Questi neutrini di origine solare, per cui i triliardi di tonnellate di materia avevano la stessa consistenza di una nuvola di fumo, fuggivano dal loro luogo d’origine alla velocità della luce. Solo due secondi dopo raggiungevano lo spazio aperto e prendevano a diffondersi per tutto l’universo. Avrebbero incontrato pianeti e stelle innumerevoli, ma quasi tutti non si sarebbero lasciati catturare da quel fantasma evanescente che era la materia «solida» fin quando il Tempo stesso non si fosse fermato.

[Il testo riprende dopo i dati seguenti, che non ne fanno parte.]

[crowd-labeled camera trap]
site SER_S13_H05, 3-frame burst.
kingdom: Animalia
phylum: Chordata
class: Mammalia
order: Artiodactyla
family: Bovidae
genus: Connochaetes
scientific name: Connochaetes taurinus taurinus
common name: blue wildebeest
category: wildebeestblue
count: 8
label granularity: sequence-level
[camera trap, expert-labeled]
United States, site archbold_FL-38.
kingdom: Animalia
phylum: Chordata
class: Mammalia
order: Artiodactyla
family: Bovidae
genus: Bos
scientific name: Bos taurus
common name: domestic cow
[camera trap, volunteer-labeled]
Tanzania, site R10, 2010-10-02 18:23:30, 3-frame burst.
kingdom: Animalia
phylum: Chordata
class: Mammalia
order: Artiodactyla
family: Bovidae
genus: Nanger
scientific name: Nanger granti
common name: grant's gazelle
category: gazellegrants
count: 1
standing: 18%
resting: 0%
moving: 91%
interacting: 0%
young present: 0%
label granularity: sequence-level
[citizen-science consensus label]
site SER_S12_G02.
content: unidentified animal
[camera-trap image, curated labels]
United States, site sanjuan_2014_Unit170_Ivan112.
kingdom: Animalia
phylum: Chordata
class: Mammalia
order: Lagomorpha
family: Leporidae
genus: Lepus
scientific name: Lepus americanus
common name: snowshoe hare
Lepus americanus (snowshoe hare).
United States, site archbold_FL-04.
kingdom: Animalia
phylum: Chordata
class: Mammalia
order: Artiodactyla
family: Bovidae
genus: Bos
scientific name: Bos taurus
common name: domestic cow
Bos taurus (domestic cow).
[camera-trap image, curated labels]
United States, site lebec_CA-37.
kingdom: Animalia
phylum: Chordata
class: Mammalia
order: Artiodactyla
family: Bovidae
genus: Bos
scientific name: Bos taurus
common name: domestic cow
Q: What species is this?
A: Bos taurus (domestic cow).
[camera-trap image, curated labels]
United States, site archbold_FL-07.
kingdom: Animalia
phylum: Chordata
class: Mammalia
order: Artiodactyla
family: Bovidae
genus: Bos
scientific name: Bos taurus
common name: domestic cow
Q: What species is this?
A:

Otto minuti dopo aver lasciato il Sole, una minuscola frazione dei neutrini di origine solare trapassava la Terra da parte a parte, e una frazione ancor più minuscola veniva intercettata dagli scienziati nel Colorado. Costoro avevano predisposto le loro apparecchiature più di un chilometro sottoterra così da proteggerle da tutte le radiazioni meno penetranti: in questo modo avrebbero potuto catturare i rari e genuini messaggeri provenienti dritti dritti dal cuore del Sole. Contando i neutrini così intrappolati essi speravano di studiare particolareggiatamente le condizioni esistenti in un luogo che, come qualsiasi filosofo avrebbe potuto facilmente dimostrare, sarebbe rimasto per sempre inaccessibile alla conoscenza e all’osservazione degli uomini.
L’esperimento ebbe successo; venne rilevata la presenza di neutrini di origine solare.